TASK GOAL
Transcribe the listing below word for word but skip its images.
◆ ◆ ◆ ◆ ◆ ◆ ◆
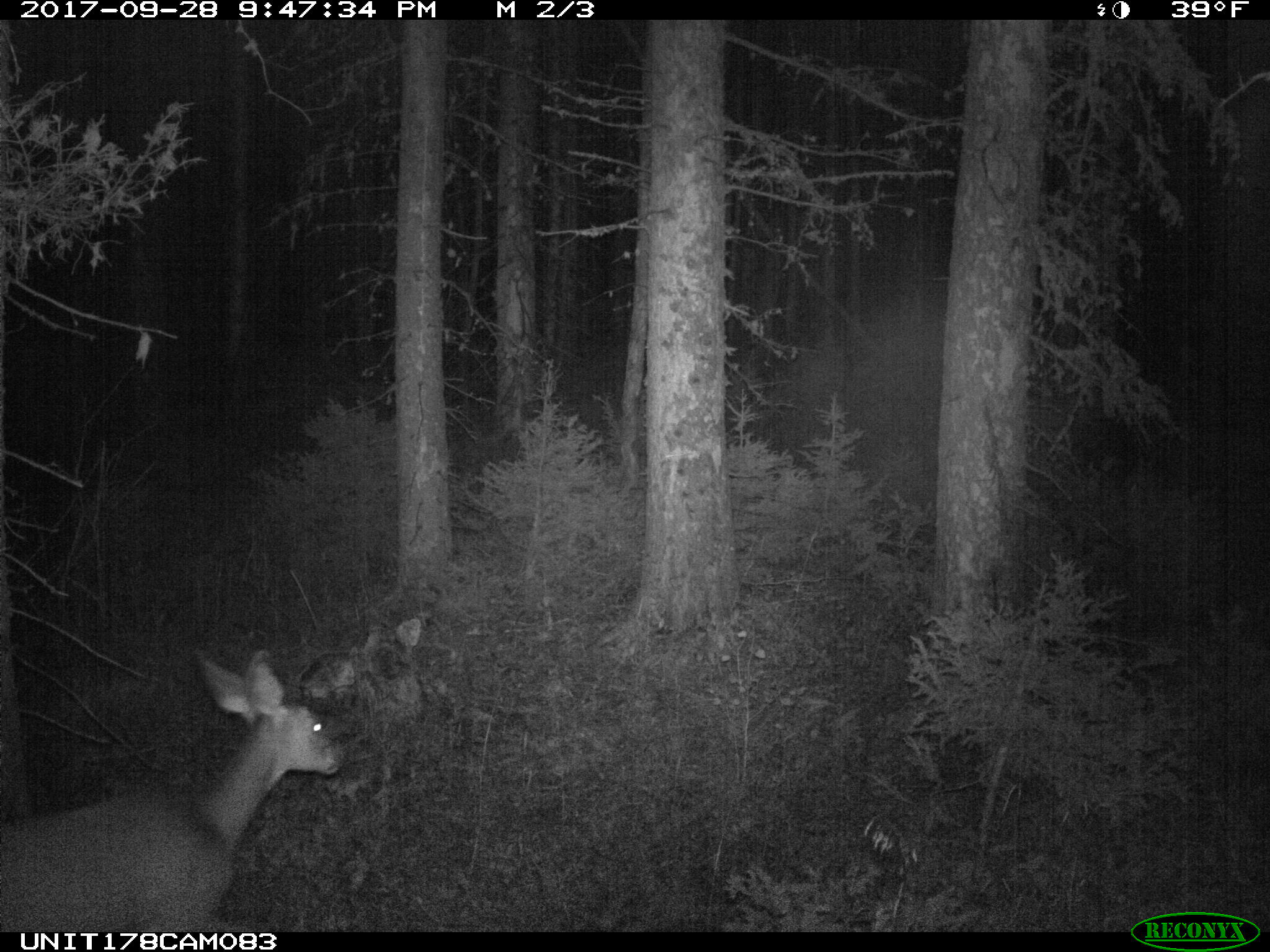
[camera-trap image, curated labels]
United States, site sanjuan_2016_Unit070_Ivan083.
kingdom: Animalia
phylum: Chordata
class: Mammalia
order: Artiodactyla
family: Cervidae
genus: Odocoileus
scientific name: Odocoileus hemionus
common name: mule deer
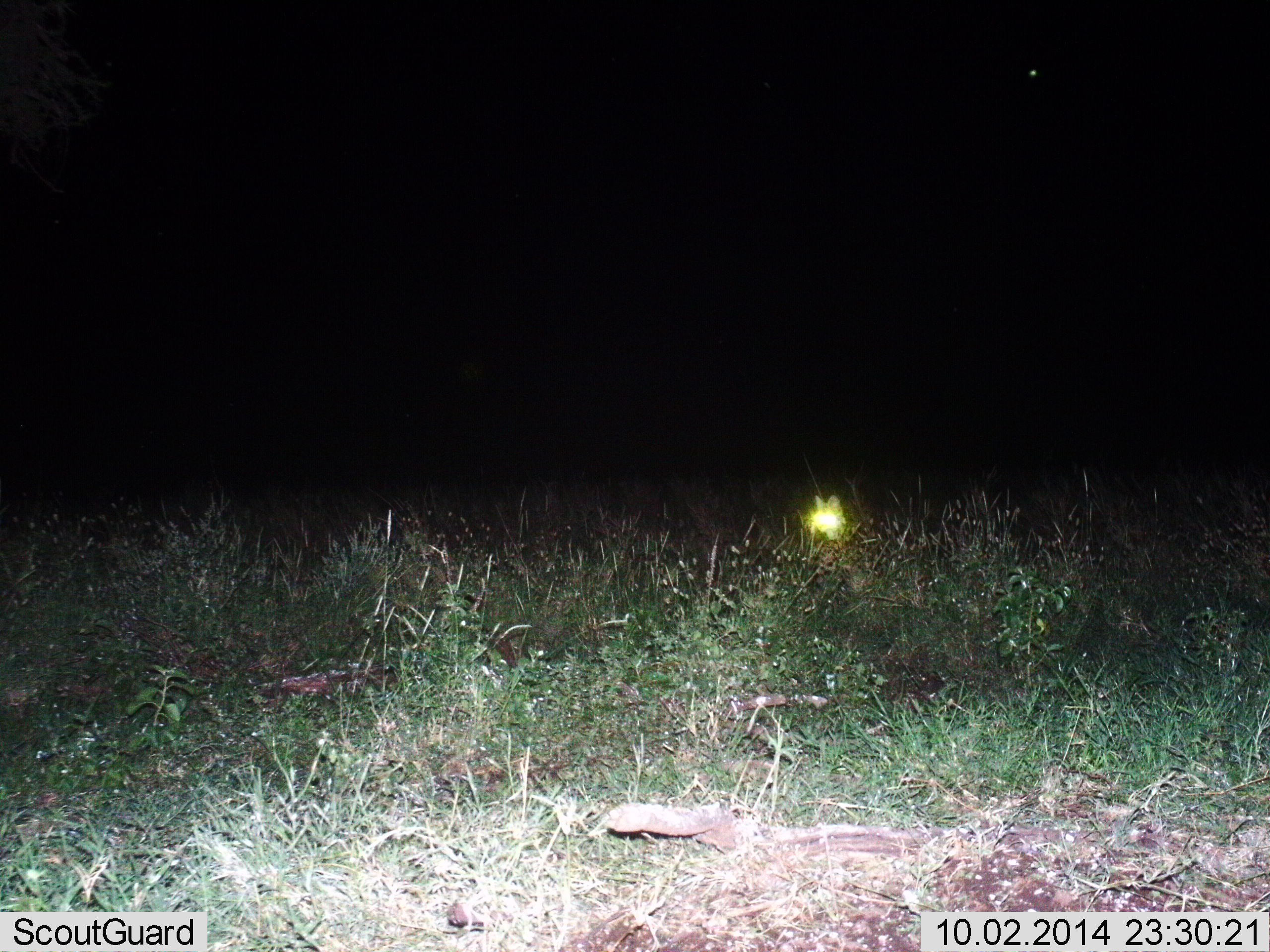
◆ ◆ ◆ ◆ ◆ ◆ ◆
WORKED SOLUTION
[camera-trap image, curated labels]
United States, site sanjuan_2016_Unit070_Ivan083.
kingdom: Animalia
phylum: Chordata
class: Mammalia
order: Artiodactyla
family: Cervidae
genus: Odocoileus
scientific name: Odocoileus hemionus
common name: mule deer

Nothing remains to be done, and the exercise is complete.